■ PROBLEM TO WORK ON ■
Retype each of the following items line for line, with no changes.

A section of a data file
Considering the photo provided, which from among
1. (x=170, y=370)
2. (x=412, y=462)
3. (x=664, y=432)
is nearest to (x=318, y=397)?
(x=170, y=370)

■ OUTPUT OF THE EXERCISE ■
Considering the photo provided, which from among
1. (x=170, y=370)
2. (x=412, y=462)
3. (x=664, y=432)
is nearest to (x=318, y=397)?
(x=170, y=370)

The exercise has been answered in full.